管理・監督責任を問う本当の理由
最近公務員の不祥事が多い。つい先日までは警察の不祥事、検察と裁判所、さらには外務省の機密費とやらを巡る不祥事など「枚挙に暇あらず」である。筆者にはいずれも不思議な事件ばかりである。検察官が高裁判事の妻の捜査情報を漏らした事件を考えてみると、情報提供者の検事と情報を貰った判事とが特に友人であったという話はないし、情報を提供したところで当の検事になにがしかのメリットがあった風でもない。要するにルーチン(日常茶飯に行っているおきまりの仕事)に過ぎなかったのではないかと思われる。それがなぜ漏れてしまったのであろうか。テレビに映った当の検事さんの「生意気さ」から視て県警の人々に嫌われていたとも想像されるが、真相は分からない。

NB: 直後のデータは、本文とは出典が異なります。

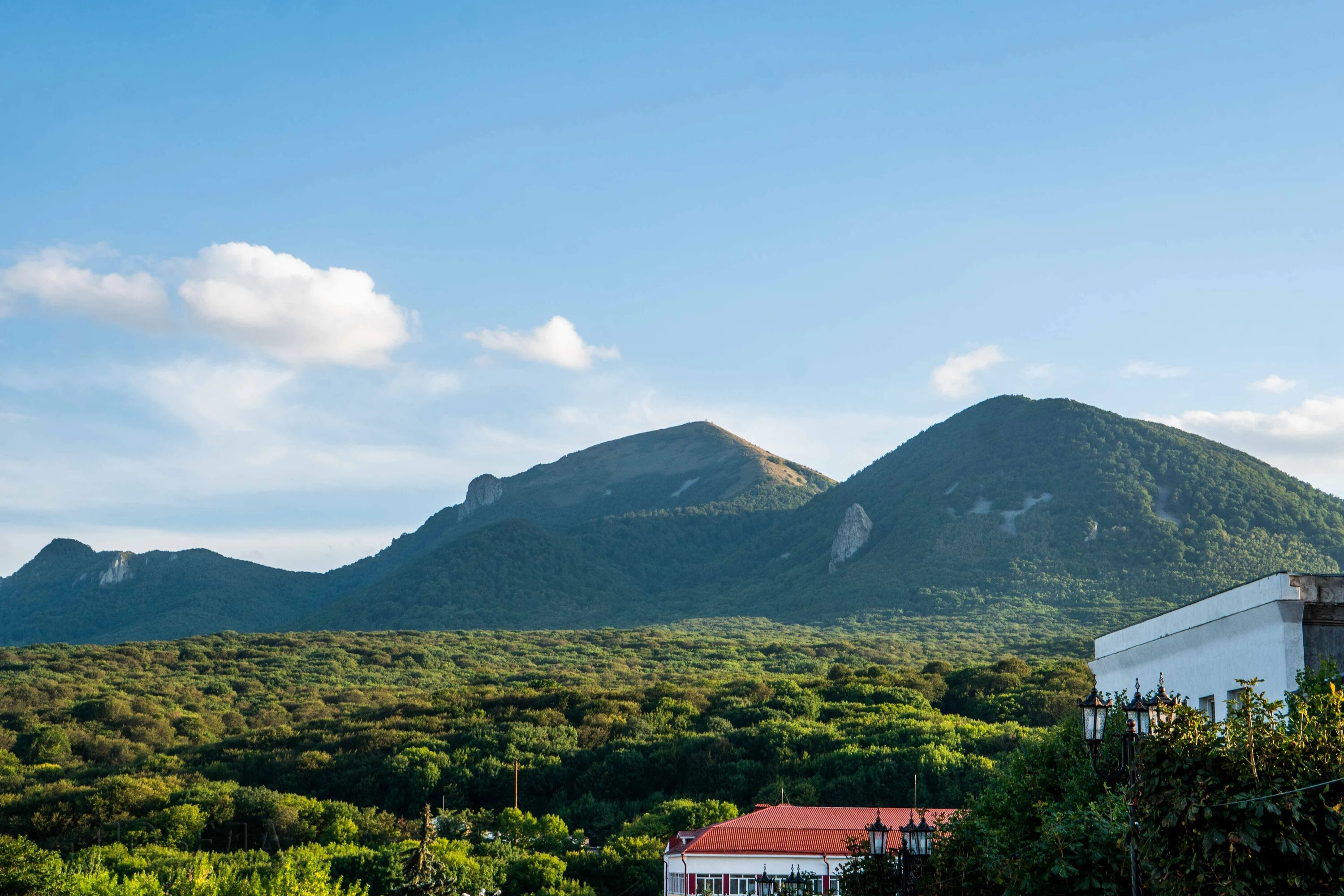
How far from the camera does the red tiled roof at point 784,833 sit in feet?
139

何者かが何かの意図を以て、いつもは何も問題にされないような「普通の」ことを改めて取り上げたのであろう。外務省の事件だって、確かに挙げられた室長さんの面体は全く「よろしからざるもの」で、周囲から嫌われていたものと拝察したが、犯罪行為そのものは個人的な問題とは考えにくい。また、機密費の問題などは、関係者や事情通にとっては公然の秘密であったという。これもまた何者かが、何かの意図を以て、時期を見計らったあげくに「公然の秘密」を「公然化」したのであろう。
さて、以前の神奈川県警の不祥事の例で考えてみたいのだが、なぜ、本部長は、おそらくは顔も見たことのない様な、組織末端に連なるに過ぎない一部下の犯罪行為を隠蔽しようとしたのであろうか。その答えは、その後の「世間」の動きを見れば分かると思う。世間は、犯罪を犯した当人達(つまり覚醒剤犯の警察官やそれを隠蔽した本部長以下の上司)だけではなく、それを監督する立場の人々に対して「管理責任、監督責任」を問うたのである。当たり前の話じゃないかという人もいるだろうが、ここは一番冷静になって考える必要がある。ある犯罪行為や、不正行為、あるいは不当な行為を行った当の本人が非難されることは当然であるし、その行為を知りながらそれを見過ごしていたならそのことも責められてしかるべきである。また、当然知りうる立場にありながら「うっかり」見過ごしたならばそれもまたそれなりに非難されるであろう。しかし、知り得べくもない立場の人間にまで責任を問うのは決して「合理的」とはいえないのではないか。要するに管理責任とは「具体的」責任ではなくて「抽象的、観念的な」責任である。しかし、大臣になったばっかりで、就任以前の問題の責任を取らされたのではかなわないが、やれ「責任を取って、国家公安委員長を辞任せよ」だの、「外務大臣を辞めろ」だの「もう暫く総理の目はない」などと言われてしまう。
明治以来「管理監督責任」とやらが当然のように問われてきたのが「官」の世界らしい。東郷元帥が日露戦争の時に連合艦隊司令長官になったのも、能力もさることながらその「運の良さ」が大きな理由となったという。運の良さとは、未だ嘗て、自分自身は元よりその部下にも「不祥事」がなく責任問題になったことがなかったことであった。そこで誰だって、そうそう「運が悪い」人間になりたくはない。そこで「自分の知らないところで起こった不祥事に巻き込まれては大変」と言うことになり「それじゃ、そもそも不祥事などなかったことにしよう」となるのは人情の常であろう。
ところで、管理監督責任を問う範囲だが、筆者が不勉強なのかその「基準」を知らない。例えば、「不祥事を起こした本人から何段階上の上司まで」とかいうような基準である。さて、筆者の考えであるが、この責任を問う範囲の基準は「不祥事を隠蔽できたのにそれをしなかったヤツまで」と言うことなのではないか。要するに明治以来「よらしむべし、しらしむべからず」の官僚主義を貫徹するためには「公」の不祥事はあってはならないことなのである。しかし現実の世界では、 あってはならなくても起きてしまうのが犯罪であり不祥事である。そこで「うまくごまかして、国民には知られないようにするのが、役人の能力の見せ所」ということになり、それをやれなかった、「ヘボ上司」には監督責任を取らせ「役人としての出世コース」から外れていただくというルールが出来たのだと思われる。
我々は、「管理責任を取って辞任せよ」などという、無責任な野党や、考えの浅い(もしかしたら深いのかも知れないが・・)新聞などに踊らされてはならないのである。